Pour le Maroc, avec une part de 10% dans le PIB et 40 000 emplois directs, le secteur minier est un contributeur important dans le développement socio-économique. En 2018, la production a atteint 34 millions de tonnes de phosphates bruts et 2,5 millions de tonnes pour les autres produits (Argent, cobalt, plomb, zinc, cuivre, manganèse, barytine, bentonite, sel gemme, fluorine…).

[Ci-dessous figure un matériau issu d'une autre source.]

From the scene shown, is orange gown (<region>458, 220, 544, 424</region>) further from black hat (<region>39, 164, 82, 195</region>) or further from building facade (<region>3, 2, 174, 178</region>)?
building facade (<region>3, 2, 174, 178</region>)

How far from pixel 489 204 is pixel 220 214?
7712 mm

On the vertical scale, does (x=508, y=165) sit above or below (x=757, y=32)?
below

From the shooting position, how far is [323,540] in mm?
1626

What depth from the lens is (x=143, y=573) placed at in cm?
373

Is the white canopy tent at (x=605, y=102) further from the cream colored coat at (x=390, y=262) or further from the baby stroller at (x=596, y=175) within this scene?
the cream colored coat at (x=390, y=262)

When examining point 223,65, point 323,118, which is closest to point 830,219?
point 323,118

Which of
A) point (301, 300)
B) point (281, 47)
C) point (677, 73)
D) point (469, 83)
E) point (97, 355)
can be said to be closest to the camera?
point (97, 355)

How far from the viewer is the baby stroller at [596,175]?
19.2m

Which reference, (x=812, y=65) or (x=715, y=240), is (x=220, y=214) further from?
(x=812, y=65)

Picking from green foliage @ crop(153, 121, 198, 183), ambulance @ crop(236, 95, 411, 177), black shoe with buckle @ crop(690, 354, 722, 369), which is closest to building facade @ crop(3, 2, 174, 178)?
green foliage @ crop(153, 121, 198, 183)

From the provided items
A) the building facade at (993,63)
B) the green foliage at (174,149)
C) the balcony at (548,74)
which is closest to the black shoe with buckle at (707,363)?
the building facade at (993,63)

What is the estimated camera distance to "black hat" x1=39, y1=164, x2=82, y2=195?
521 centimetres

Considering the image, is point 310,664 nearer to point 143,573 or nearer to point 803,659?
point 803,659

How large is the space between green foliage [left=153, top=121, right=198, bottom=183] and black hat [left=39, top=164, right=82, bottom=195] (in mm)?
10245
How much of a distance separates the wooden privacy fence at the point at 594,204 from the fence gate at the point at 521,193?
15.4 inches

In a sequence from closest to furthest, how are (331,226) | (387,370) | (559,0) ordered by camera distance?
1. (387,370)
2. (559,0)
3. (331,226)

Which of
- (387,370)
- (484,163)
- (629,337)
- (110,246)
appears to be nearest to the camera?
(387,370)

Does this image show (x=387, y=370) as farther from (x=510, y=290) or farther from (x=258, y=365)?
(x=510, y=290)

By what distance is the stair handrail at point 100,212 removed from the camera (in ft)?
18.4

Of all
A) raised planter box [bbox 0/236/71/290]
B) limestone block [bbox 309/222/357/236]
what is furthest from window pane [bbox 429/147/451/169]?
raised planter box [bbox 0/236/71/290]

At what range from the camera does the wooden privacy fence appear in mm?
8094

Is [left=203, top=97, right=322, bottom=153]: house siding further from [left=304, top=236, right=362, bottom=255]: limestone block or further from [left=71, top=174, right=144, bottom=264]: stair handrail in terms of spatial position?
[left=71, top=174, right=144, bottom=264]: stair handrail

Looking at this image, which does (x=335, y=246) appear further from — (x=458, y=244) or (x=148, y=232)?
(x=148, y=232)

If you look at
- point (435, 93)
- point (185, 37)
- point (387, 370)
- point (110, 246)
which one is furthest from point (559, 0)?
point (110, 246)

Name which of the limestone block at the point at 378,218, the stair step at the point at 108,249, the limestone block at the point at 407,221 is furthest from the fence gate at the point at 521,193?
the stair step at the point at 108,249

Le Maroc est l’un des très rares pays (avec l’Afrique du Sud) où le secteur minier a atteint un niveau de maturité très élevé aussi bien sur le plan de la gouvernance que sur celui du développement des filières et des responsabilités socio-environnementales.les défis du secteur minier africain seraient les suivants :
la transparence et la conformité avec les standards internationaux.
Les conflits armés et le défi sécuritaire notamment en RDC et dans la zone des Grands Lacs, dans le golfe de Guinée, le delta du Niger, en république de Centrafrique et la zone du Sahel.
Les mines artisanales qui, malgré leur rôle dans le développement de proximité, ont des impacts environnementaux, sanitaires et de sécurité négatifs.
Le travail des enfants comme problématique endémique du secteur minier de l’Afrique subsaharienne.
Les relations avec les communautés, le développement communautaire et le contenu local.
La gestion des ressources hydriques et énergétiques.
Ces défis combinés ou pris séparément sont dans de nombreux cas à l’origine de conflits liés à l’exploitation des ressources minières africaines. Leur gestion de manière responsable dans un cadre de partenariat régional ou international, avec des rôles bien identifiés, constitue à mon avis un mécanisme de transition vers le développement durable du continent et une réponse à la notion de malédiction des ressources.